Actions to take:
A: Which image quality setting does the camera article below recommend using at all times?
B: Extend the camera article on RAW and JPEG shooting below, starting after its last sentence.

Text section:

/---

…and JPEG for RAW Shooters!
by Rico Pfirstinger
One of the most persistent flame wars on the “photographic Internet” is the endless fight between RAW and JPEG shooters. If it wasn’t so sad, it would be funny. Readers of my book know that I prefer a comprehensive approach to this hot topic by advising to shoot FINE+RAW (SHOOTING MENU > IMAGE QUALITY) at any time, no matter whether you consider yourself a part of the RAW or JPEG camp. There are plenty of good reasons for being inclusive instead of divisive.
Why “RAW only” shooters should use FINE+RAW
Even if you consider yourself a hardened “RAW only” shooter, FINE+RAW makes sense for you. Don’t forget that you can preview exposures on your camera only in JPEG format. This means that even in “RAW only” mode, your camera will produce a JPEG out of every RAW file it saves to provide you with a preview file. Otherwise there wouldn’t be anything to examine in playback mode.
However, these preview JPEGs in “RAW only” mode are low resolution—often so low that it is impossible to tell whether image details are in focus when you zoom-in to 100%. Shooting in FINE+RAW mode with an IMAGE SIZE of L obviates this problem. With this setting, the camera saves a high-resolution JPEG “print” in addition to the RAW “negative”: You can use this high-res JPEG for precise focus control immediately after you snap it by pressing the command dial, thereby enabling the 100% zoom function. Moreover, the high-res JPEG file is a good point of reference for developing the RAW file later in your personal computer.
Admittedly, you could also opt to shoot in NORMAL+RAW mode instead of FINE+RAW, which doesn’t actually affect the resolution of the JPEG. However, this setting produces files with greater compression, compromising image quality. Dedicated RAW shooters should pay attention to this fact, because in some modes, the camera saves only JPEGs without any RAW files! Think of motion panorama or of ISO, film simulation and dynamic range bracketing as examples for such modes. In all these cases, your X-Pro1 or X-E1 (or X100 and X100S) silently switch the image quality setting from NORMAL+RAW to NORMAL, which means the only image they write to the memory card is a quality-reduced JPEG! And what X-camera user likes to skimp on quality?
Wait, there’s more! The camera’s IMAGE SIZE settings (3:2, 16:9 or 1:1 format with resolutions L, M and S) aren’t available in “RAW only” mode. They are greyed-out. This feature can be valuable for RAW shooters, though, because the camera’s light metering is influenced by the current format settings. If you intend to shoot (and later crop) images to a ratio of 16:9 or 1:1, the light metering works more effectively when the camera’s image format is set accordingly. That’s because parts of the image that are superfluous will be automatically cropped out and won’t affect the camera’s exposure metering (which is based on the current live-view image). Furthermore, it’s easier to target your desired image area when the image format in the camera’s viewfinder matches up with your intended end result. Finally, the camera adjusts the size and shape of the autofocus fields and redistributes them according to your selected image format. This means that you can continue to use all 49 of the camera’s AF fields even when you are shooting in the exotic 1:1 format.

\---

Contour annotation records:

/---

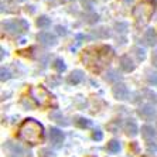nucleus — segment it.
I'll return each mask as SVG.
<instances>
[{
  "instance_id": "12",
  "label": "nucleus",
  "mask_w": 157,
  "mask_h": 157,
  "mask_svg": "<svg viewBox=\"0 0 157 157\" xmlns=\"http://www.w3.org/2000/svg\"><path fill=\"white\" fill-rule=\"evenodd\" d=\"M124 130H126V133H128L129 136L137 135L139 129H137V124H136L135 119H128V121H126V123H124Z\"/></svg>"
},
{
  "instance_id": "2",
  "label": "nucleus",
  "mask_w": 157,
  "mask_h": 157,
  "mask_svg": "<svg viewBox=\"0 0 157 157\" xmlns=\"http://www.w3.org/2000/svg\"><path fill=\"white\" fill-rule=\"evenodd\" d=\"M2 27L6 33L11 36H21L29 30V23L24 18H13V20H4Z\"/></svg>"
},
{
  "instance_id": "31",
  "label": "nucleus",
  "mask_w": 157,
  "mask_h": 157,
  "mask_svg": "<svg viewBox=\"0 0 157 157\" xmlns=\"http://www.w3.org/2000/svg\"><path fill=\"white\" fill-rule=\"evenodd\" d=\"M17 2H24V0H17Z\"/></svg>"
},
{
  "instance_id": "18",
  "label": "nucleus",
  "mask_w": 157,
  "mask_h": 157,
  "mask_svg": "<svg viewBox=\"0 0 157 157\" xmlns=\"http://www.w3.org/2000/svg\"><path fill=\"white\" fill-rule=\"evenodd\" d=\"M115 30H116V33L119 34H126L129 30V24L126 21H116L115 23Z\"/></svg>"
},
{
  "instance_id": "29",
  "label": "nucleus",
  "mask_w": 157,
  "mask_h": 157,
  "mask_svg": "<svg viewBox=\"0 0 157 157\" xmlns=\"http://www.w3.org/2000/svg\"><path fill=\"white\" fill-rule=\"evenodd\" d=\"M4 54H6V51H4V48H2V59L4 58Z\"/></svg>"
},
{
  "instance_id": "20",
  "label": "nucleus",
  "mask_w": 157,
  "mask_h": 157,
  "mask_svg": "<svg viewBox=\"0 0 157 157\" xmlns=\"http://www.w3.org/2000/svg\"><path fill=\"white\" fill-rule=\"evenodd\" d=\"M52 67H54V70L57 71V72H64V71L67 70V65H65V62H64V59L62 58H57L54 61V64H52Z\"/></svg>"
},
{
  "instance_id": "27",
  "label": "nucleus",
  "mask_w": 157,
  "mask_h": 157,
  "mask_svg": "<svg viewBox=\"0 0 157 157\" xmlns=\"http://www.w3.org/2000/svg\"><path fill=\"white\" fill-rule=\"evenodd\" d=\"M92 3H94V0H82V4H84L86 9H91Z\"/></svg>"
},
{
  "instance_id": "28",
  "label": "nucleus",
  "mask_w": 157,
  "mask_h": 157,
  "mask_svg": "<svg viewBox=\"0 0 157 157\" xmlns=\"http://www.w3.org/2000/svg\"><path fill=\"white\" fill-rule=\"evenodd\" d=\"M151 64H153L154 67H157V50L153 52V55H151Z\"/></svg>"
},
{
  "instance_id": "11",
  "label": "nucleus",
  "mask_w": 157,
  "mask_h": 157,
  "mask_svg": "<svg viewBox=\"0 0 157 157\" xmlns=\"http://www.w3.org/2000/svg\"><path fill=\"white\" fill-rule=\"evenodd\" d=\"M142 136L143 139L150 142V140H153L156 137V130L153 129V126H149V124H144L142 128Z\"/></svg>"
},
{
  "instance_id": "4",
  "label": "nucleus",
  "mask_w": 157,
  "mask_h": 157,
  "mask_svg": "<svg viewBox=\"0 0 157 157\" xmlns=\"http://www.w3.org/2000/svg\"><path fill=\"white\" fill-rule=\"evenodd\" d=\"M112 92H113V96L117 101H126L130 96V92H129L128 86L124 84H116L112 89Z\"/></svg>"
},
{
  "instance_id": "6",
  "label": "nucleus",
  "mask_w": 157,
  "mask_h": 157,
  "mask_svg": "<svg viewBox=\"0 0 157 157\" xmlns=\"http://www.w3.org/2000/svg\"><path fill=\"white\" fill-rule=\"evenodd\" d=\"M6 147H7L9 153H10V157H24V154H26L24 149H23L20 144H17V143L7 142Z\"/></svg>"
},
{
  "instance_id": "15",
  "label": "nucleus",
  "mask_w": 157,
  "mask_h": 157,
  "mask_svg": "<svg viewBox=\"0 0 157 157\" xmlns=\"http://www.w3.org/2000/svg\"><path fill=\"white\" fill-rule=\"evenodd\" d=\"M36 24H37V27H40V29H48V27L51 26V18L47 17V16H40V17L37 18Z\"/></svg>"
},
{
  "instance_id": "7",
  "label": "nucleus",
  "mask_w": 157,
  "mask_h": 157,
  "mask_svg": "<svg viewBox=\"0 0 157 157\" xmlns=\"http://www.w3.org/2000/svg\"><path fill=\"white\" fill-rule=\"evenodd\" d=\"M119 64H121V68L124 72H132V71L136 68V64H133V61L130 59L129 55H122Z\"/></svg>"
},
{
  "instance_id": "1",
  "label": "nucleus",
  "mask_w": 157,
  "mask_h": 157,
  "mask_svg": "<svg viewBox=\"0 0 157 157\" xmlns=\"http://www.w3.org/2000/svg\"><path fill=\"white\" fill-rule=\"evenodd\" d=\"M20 137L31 144L38 143L43 137V124L34 119H27L20 128Z\"/></svg>"
},
{
  "instance_id": "5",
  "label": "nucleus",
  "mask_w": 157,
  "mask_h": 157,
  "mask_svg": "<svg viewBox=\"0 0 157 157\" xmlns=\"http://www.w3.org/2000/svg\"><path fill=\"white\" fill-rule=\"evenodd\" d=\"M50 140H51L52 146L58 149V147L62 146V143H64V133L57 128H51L50 129Z\"/></svg>"
},
{
  "instance_id": "26",
  "label": "nucleus",
  "mask_w": 157,
  "mask_h": 157,
  "mask_svg": "<svg viewBox=\"0 0 157 157\" xmlns=\"http://www.w3.org/2000/svg\"><path fill=\"white\" fill-rule=\"evenodd\" d=\"M86 37L84 36V34H77L75 36V41H77V45H81V43H82V40H85Z\"/></svg>"
},
{
  "instance_id": "13",
  "label": "nucleus",
  "mask_w": 157,
  "mask_h": 157,
  "mask_svg": "<svg viewBox=\"0 0 157 157\" xmlns=\"http://www.w3.org/2000/svg\"><path fill=\"white\" fill-rule=\"evenodd\" d=\"M50 117H51L52 121L57 122V123L64 124V126H67V124L70 123V122L67 121V117L64 116V115H62L59 110H54V112H51V113H50Z\"/></svg>"
},
{
  "instance_id": "30",
  "label": "nucleus",
  "mask_w": 157,
  "mask_h": 157,
  "mask_svg": "<svg viewBox=\"0 0 157 157\" xmlns=\"http://www.w3.org/2000/svg\"><path fill=\"white\" fill-rule=\"evenodd\" d=\"M123 2H124V3H126V4H130V3H133V0H123Z\"/></svg>"
},
{
  "instance_id": "17",
  "label": "nucleus",
  "mask_w": 157,
  "mask_h": 157,
  "mask_svg": "<svg viewBox=\"0 0 157 157\" xmlns=\"http://www.w3.org/2000/svg\"><path fill=\"white\" fill-rule=\"evenodd\" d=\"M75 124L81 129H86V128H91L92 126V121H89V119H86V117L79 116V117L75 119Z\"/></svg>"
},
{
  "instance_id": "25",
  "label": "nucleus",
  "mask_w": 157,
  "mask_h": 157,
  "mask_svg": "<svg viewBox=\"0 0 157 157\" xmlns=\"http://www.w3.org/2000/svg\"><path fill=\"white\" fill-rule=\"evenodd\" d=\"M92 137H94V140H102L103 139V133L101 130H95L94 132V135H92Z\"/></svg>"
},
{
  "instance_id": "23",
  "label": "nucleus",
  "mask_w": 157,
  "mask_h": 157,
  "mask_svg": "<svg viewBox=\"0 0 157 157\" xmlns=\"http://www.w3.org/2000/svg\"><path fill=\"white\" fill-rule=\"evenodd\" d=\"M11 78V74H10V71L7 70V68H2V82H4V81H7V79H10Z\"/></svg>"
},
{
  "instance_id": "9",
  "label": "nucleus",
  "mask_w": 157,
  "mask_h": 157,
  "mask_svg": "<svg viewBox=\"0 0 157 157\" xmlns=\"http://www.w3.org/2000/svg\"><path fill=\"white\" fill-rule=\"evenodd\" d=\"M143 40L146 41V44L150 45V47L156 45L157 44V34H156V31H154V29H147L146 31H144Z\"/></svg>"
},
{
  "instance_id": "8",
  "label": "nucleus",
  "mask_w": 157,
  "mask_h": 157,
  "mask_svg": "<svg viewBox=\"0 0 157 157\" xmlns=\"http://www.w3.org/2000/svg\"><path fill=\"white\" fill-rule=\"evenodd\" d=\"M85 75H84V71H81V70H75L71 72V75L68 77V84L71 85H78L81 84L82 81H84Z\"/></svg>"
},
{
  "instance_id": "22",
  "label": "nucleus",
  "mask_w": 157,
  "mask_h": 157,
  "mask_svg": "<svg viewBox=\"0 0 157 157\" xmlns=\"http://www.w3.org/2000/svg\"><path fill=\"white\" fill-rule=\"evenodd\" d=\"M133 51H135L136 57H137V61H143V59L146 58V51L140 47H135L133 48Z\"/></svg>"
},
{
  "instance_id": "16",
  "label": "nucleus",
  "mask_w": 157,
  "mask_h": 157,
  "mask_svg": "<svg viewBox=\"0 0 157 157\" xmlns=\"http://www.w3.org/2000/svg\"><path fill=\"white\" fill-rule=\"evenodd\" d=\"M146 81H147V84H149V85L156 86V85H157V71L147 70L146 71Z\"/></svg>"
},
{
  "instance_id": "14",
  "label": "nucleus",
  "mask_w": 157,
  "mask_h": 157,
  "mask_svg": "<svg viewBox=\"0 0 157 157\" xmlns=\"http://www.w3.org/2000/svg\"><path fill=\"white\" fill-rule=\"evenodd\" d=\"M121 74H119V71L117 70H109L108 72H106V77L105 79L108 81V82H117V81H121Z\"/></svg>"
},
{
  "instance_id": "10",
  "label": "nucleus",
  "mask_w": 157,
  "mask_h": 157,
  "mask_svg": "<svg viewBox=\"0 0 157 157\" xmlns=\"http://www.w3.org/2000/svg\"><path fill=\"white\" fill-rule=\"evenodd\" d=\"M139 115L143 117V119H151V117L156 115V109H154L151 105H144V106H142L139 110Z\"/></svg>"
},
{
  "instance_id": "21",
  "label": "nucleus",
  "mask_w": 157,
  "mask_h": 157,
  "mask_svg": "<svg viewBox=\"0 0 157 157\" xmlns=\"http://www.w3.org/2000/svg\"><path fill=\"white\" fill-rule=\"evenodd\" d=\"M119 150H121V143L117 142V140H110L108 143V151H110V153H119Z\"/></svg>"
},
{
  "instance_id": "3",
  "label": "nucleus",
  "mask_w": 157,
  "mask_h": 157,
  "mask_svg": "<svg viewBox=\"0 0 157 157\" xmlns=\"http://www.w3.org/2000/svg\"><path fill=\"white\" fill-rule=\"evenodd\" d=\"M37 40L40 41L43 45H45V47H54V45H57V37L52 33H50V31H40V33L37 34Z\"/></svg>"
},
{
  "instance_id": "24",
  "label": "nucleus",
  "mask_w": 157,
  "mask_h": 157,
  "mask_svg": "<svg viewBox=\"0 0 157 157\" xmlns=\"http://www.w3.org/2000/svg\"><path fill=\"white\" fill-rule=\"evenodd\" d=\"M55 31H57L58 36H67V34H68V30H67L64 26H57L55 27Z\"/></svg>"
},
{
  "instance_id": "19",
  "label": "nucleus",
  "mask_w": 157,
  "mask_h": 157,
  "mask_svg": "<svg viewBox=\"0 0 157 157\" xmlns=\"http://www.w3.org/2000/svg\"><path fill=\"white\" fill-rule=\"evenodd\" d=\"M92 36L96 37V38H108L110 36V33L108 31V29L102 27V29H98V30H94L92 31Z\"/></svg>"
}]
</instances>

\---

Response list:
A: FINE+RAW

B:
No worries: Independent from any IMAGE SIZE or IMAGE QUALITY settings you choose in the shooting menu, your X-Pro1 or X-E1 will always record a full-size L, 3:2 format RAW file. You will not lose a single pixel.
Why “JPEG only” shooters should use FINE+RAW
Now that the “RAW only” camp has been served, what about the “JPEG only” crowd? After all, this is what this article is supposed to mostly be about, right?
The reason to opt for FINE+RAW comes down to this: All X-series cameras feature an internal RAW converter (PLAYBACK MENU > RAW CONVERSION) that allows you to change an image’s JPEG settings anytime after you take a shot. However, before we examine the implications of this feature, let’s find out about those mysterious “JPEG settings” and let’s see what they actually are.
JPEG settings (or JPEG parameters) are camera settings that do not affect the RAW file. Instead, they only affect the look of any JPEG files your camera spits out. Thinking of RAWs as “digital negatives” and JPEGs as “digital lab prints”, the camera’s JPEG settings determine how the JPEGs actually look like.
JPEG settings are:
- White Balance
- WB Shift
- Film Simulation
- Highlight Tone
- Shadow Tone
- Noise Reduction (NR)
- Color Space
As you have probably noticed, there settings are scattered over the shooting and setup menus of the camera. With the exception of color space, they are also directly accessible via the Quick Menu and can be saved in sets known as custom shooting profiles. The same JPEG settings are available when you activate the camera’s internal RAW converter.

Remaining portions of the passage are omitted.